I think this makes FRAG-ILE a normative reference (necessary security issues).
It would also be useful to have a “see Section 7” forward pointer here, so it’s
clear that the specific issues are discussed later in this document.

   Readers are expected to be familiar with all the terms and concepts
   that are discussed in "IPv6 over Low-Power Wireless Personal Area
   Networks (6LoWPANs): Overview, Assumptions, Problem Statement, and
   Goals" [RFC4919] and "Transmission of IPv6 Packets over IEEE 802.15.4
   Networks" [RFC4944].

I think this makes 4919 a normative reference (necessary terminology and
concepts).

   Quoting the "Multiprotocol Label Switching (MPLS) Architecture"
   [RFC3031]: with MPLS, 'packets are "labeled" before they are
   forwarded'.  At subsequent hops, there is no further analysis of the
   packet's network layer header.  Rather, the label is used as an index
   into a table which specifies the next hop, and a new label".
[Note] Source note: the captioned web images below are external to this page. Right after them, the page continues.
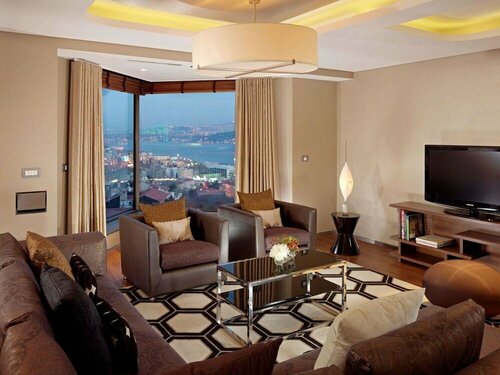 Гостиница Swissotel The Bosphorus Istanbul в Стамбуле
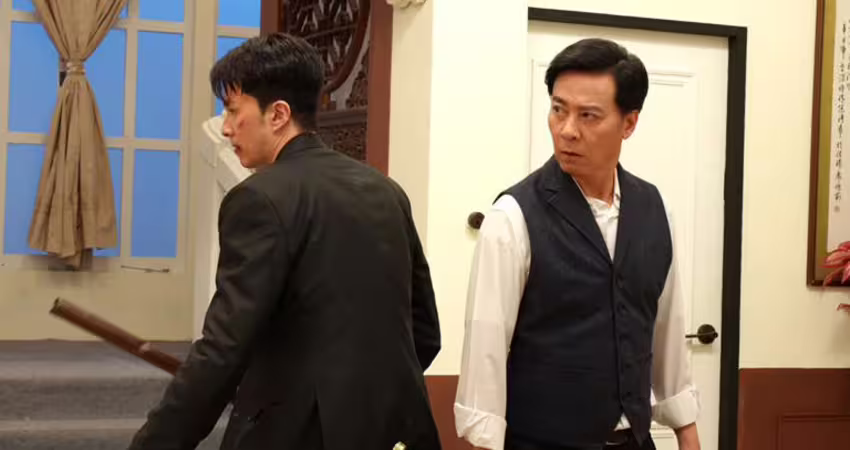 老婆和舊情人一起被綁架！ 尹昭德帶刀營救
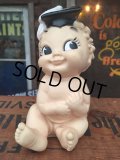 50s Vintage bonnytex Baby Graduate Rubber Doll (AL6682）
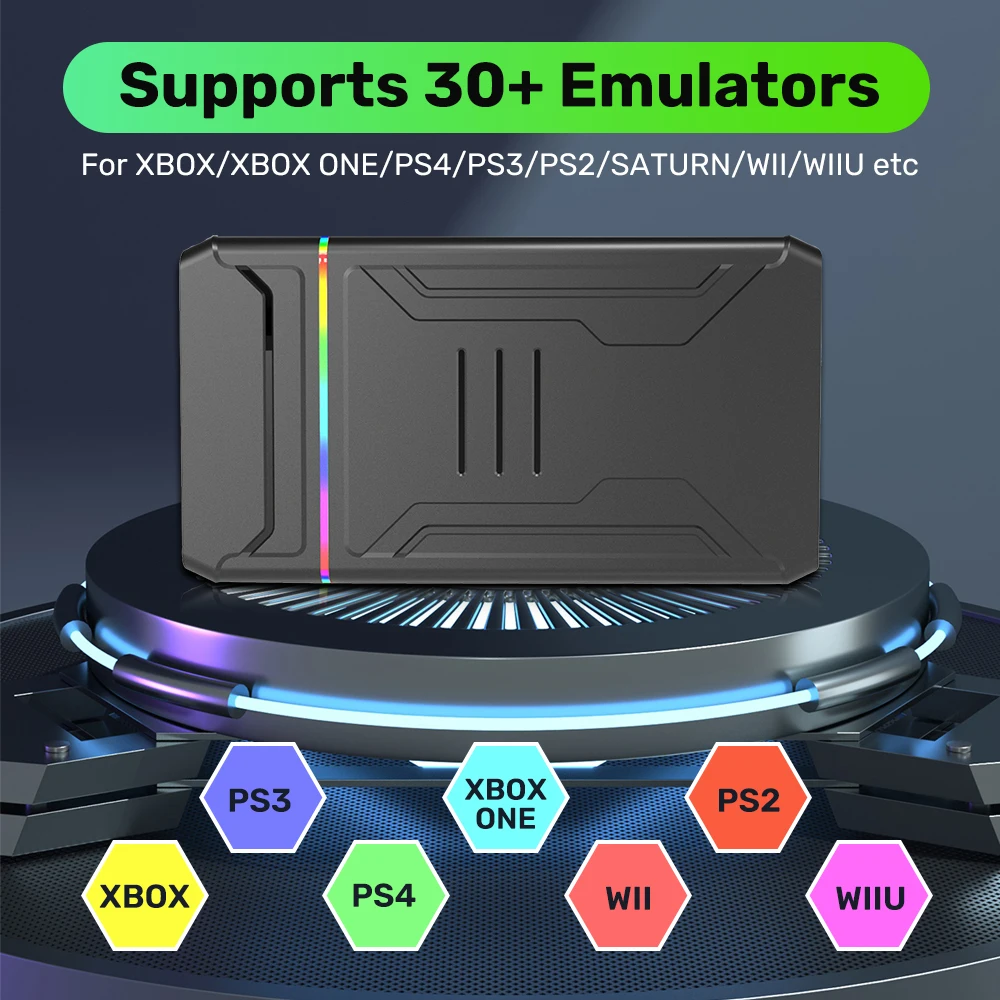 3TB Launchbox Taşınabilir Oyun - Gaming Console Emulator incelemesi ve fiyatı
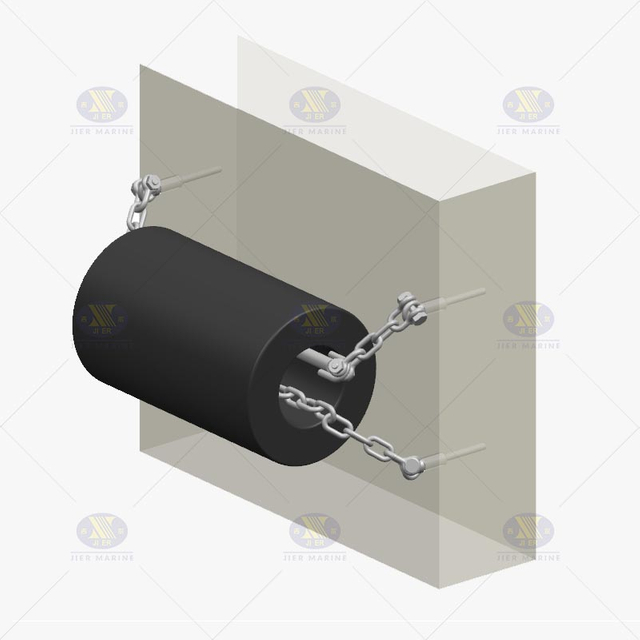 Garde-boue cylindrique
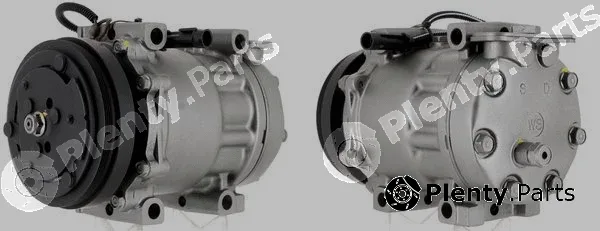 Cevam 8600008 — Compressor, air conditioning TEAMEC
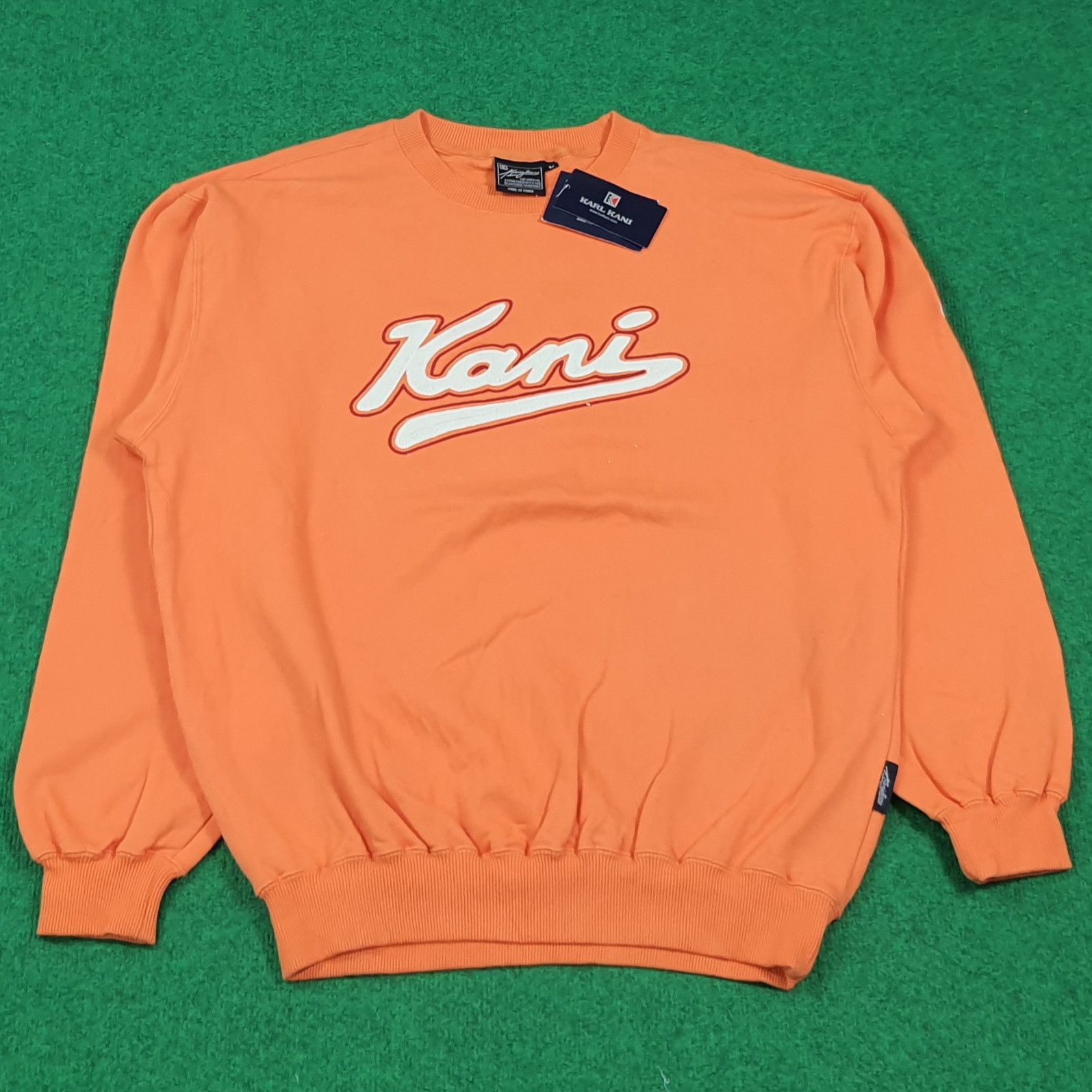 Vintage Karl Kani Kani Jeans Crewneck Sweatshirt C291N27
There’s a quote mismatch here: you should not end the quote after
“forwarded”... but there should be a paragraph break after “forwarded.”, which
makes the quoting awkward.  I suggest handling the quote differently and
eliminating the need for awkward cross-paragraph quotation.  So it would look
like this:

NEW
   "Multiprotocol Label Switching (MPLS) Architecture" [RFC3031]
   says that with MPLS, 'packets are "labeled" before they are
   forwarded.'  It goes on to say, “At subsequent hops, there is no
   further analysis of the packet's network layer header.  Rather, the
   label is used as an index into a table which specifies the next hop,
   and a new label".
END

— Section 2.3 —

   This specification uses the following terms:

I would say it “defines” these terms, no?

   6LoWPAN endpoints:  The nodes in charge of generating or expanding a
      6LoWPAN header from/to a full IPv6 packet.  The 6LoWPAN endpoints
      are the points where fragmentation and reassembly take place.

I gather that the usual case is that the 6LoWPAN endpoints are the first and
last nodes in an unbroken string of 6LoWPAN nodes, yes?  If that’s correct, I
think it would add to easy understanding if you said that.  (And if it’s not
correct, we might want to figure out why I got that impression.)

— Section 4 —

   4. Limits of Per-Hop Fragmentation and Reassembly

   There are at least 2 limits to doing per-hop fragmentation and
   reassembly.  See [ARTICLE] for detailed simulation results on both
   limits.

Should this be “limitations”, rather than “limits”?  It seems so.  Also
throughout Section 6.

— Section 5 —

   error and refrain from creating a state or attempting to forward.

Make it “refrains”.

— Section 6 —
(Change “limits” to “limitations” throughout the section.)
Doesn’t this section need LWIG-VRB to be a normative reference?

      because the IP header is required to route the
      fragment and is only present in the first fragment.

This sounds as if the IP header has to do some routing.  If you say “is
required in order to route...”, that ambiguity goes away.

— Section 7 —

      along a path, but each node suffers a lesser hit. this is because

Capitalize “This”.

      An implementation MUST protect itself to
      keep the number of VRBs within capacity, and that old VRBs are

You need another word before “that”: maybe “ensure”?

      This sounds
      difficult and mostly useless in a 6LoWPAN network since the
      fragmentation is not end-to-end.

“Sounds”?  “Is”, I should think; no?

— Section 9 —

   Also many thanks to Georgies Papadopoulos

I believe it’s “Georgios”.

   and Francesca Palombini For their constructive
   reviews through the IESG process.

Lower-case “for”.  And did Sarah, Joerg, and Francesca really review this
through the IESG process, when the IESG process is just now starting?